How Will DIDO Wireless Networking Change Everything? - riledhel
http://highscalability.com/blog/2011/8/2/how-will-dido-wireless-networking-change-everything.html

======
hadronzoo
> Using this new technology shared spectrum is not limited by Shannon's law at
> all. They can get 10x what Shannon's law is possible. They have 10 radios
> working, all at the Shannon limit on the same frequency and they do not
> interfere with each other at all. They think they can get to 100x, 1000x,
> they don't know what the limit is. They can do 100x what cellular does now
> with the same spectrum. This means no more dead zones. No more drops.

The wireless industry is notorious for snake-oil salesmen. When you actually
claim that your technology violates Shannon channel capacity, it doesn't
inspire much confidence that you understand information theory.
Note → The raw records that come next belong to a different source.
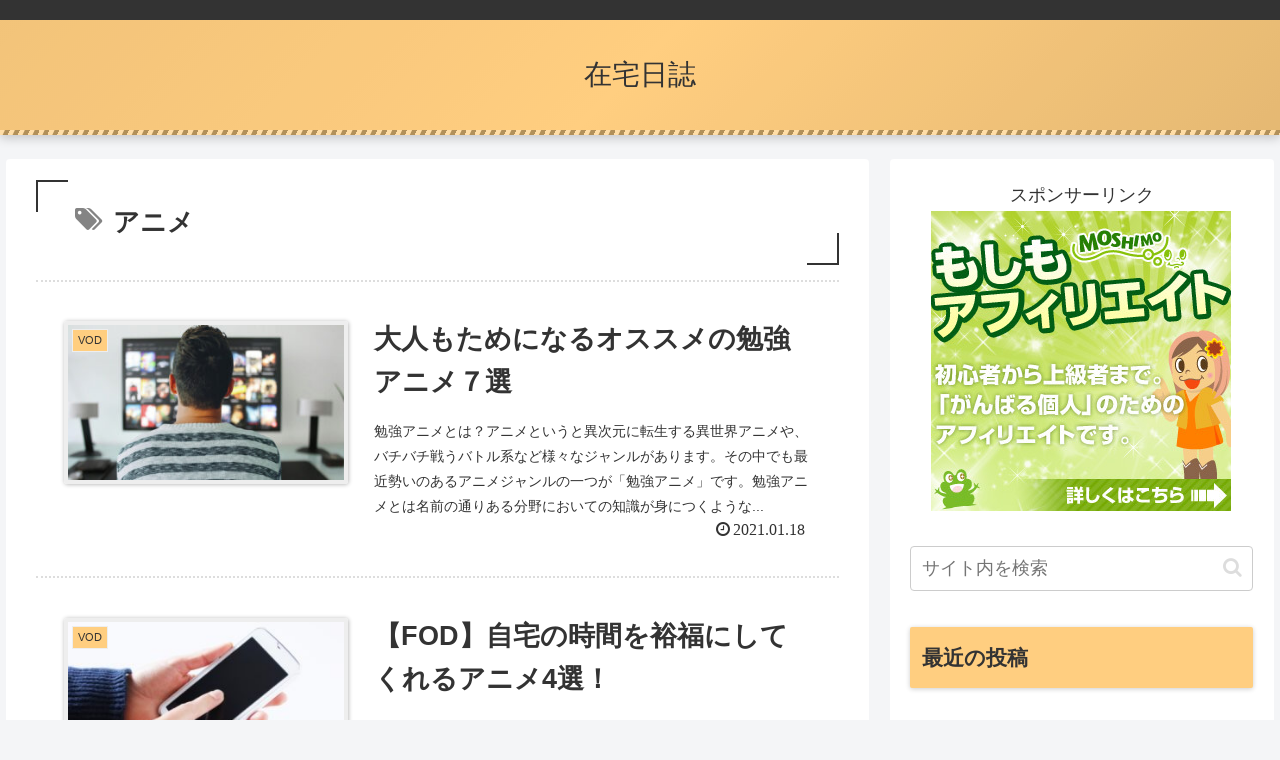

--- FILE ---
content_type: text/html; charset=utf-8
request_url: https://www.google.com/recaptcha/api2/aframe
body_size: 270
content:
<!DOCTYPE HTML><html><head><meta http-equiv="content-type" content="text/html; charset=UTF-8"></head><body><script nonce="-sHDLNZEuBM_HM9QVCWPRg">/** Anti-fraud and anti-abuse applications only. See google.com/recaptcha */ try{var clients={'sodar':'https://pagead2.googlesyndication.com/pagead/sodar?'};window.addEventListener("message",function(a){try{if(a.source===window.parent){var b=JSON.parse(a.data);var c=clients[b['id']];if(c){var d=document.createElement('img');d.src=c+b['params']+'&rc='+(localStorage.getItem("rc::a")?sessionStorage.getItem("rc::b"):"");window.document.body.appendChild(d);sessionStorage.setItem("rc::e",parseInt(sessionStorage.getItem("rc::e")||0)+1);localStorage.setItem("rc::h",'1768879335621');}}}catch(b){}});window.parent.postMessage("_grecaptcha_ready", "*");}catch(b){}</script></body></html>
From the description (this is just a guess), it appears that DIDO offloads
channel characterization to a centralized server to reduce the computational
requirements of the clients (similar to AGPS). MIMO techniques (like DIDO) do
not violate Shannon capacity. They improve Eb/N0 by increasing gain through
beam-forming and physical antenna diversity. In addition, DIDO appears to be
using some form of asynchronous spread spectrum (even though they deny using
CDMA, there are many other flavors), which allows all clients to transmit
simultaneously by using orthogonal codes. Spread spectrum techniques also
improve gain at the expense of bandwidth.

While they may have a good implementation, I don't see anything earth
shattering here.

------
VladRussian
>So, if there are 10 APs and 10 users all within range of each other, then 10
radio signals will sum together at each antenna of each user’s device to
produce an independent waveform for each device with only that device’s data.

we all know that using 10 AP devices you can generate desired independent
waveforms at 10 or less target positions in space. The question is whether it
is possible for 11, 12, etc... Interference result is a linear combination of
source waverforms. I.e a task sounds like "find M (with M less than N) vectors
satisfying these N linear independent conditions"

------
olliej
Can anyone explain how this differs from the MIMO radios what have been around
for years?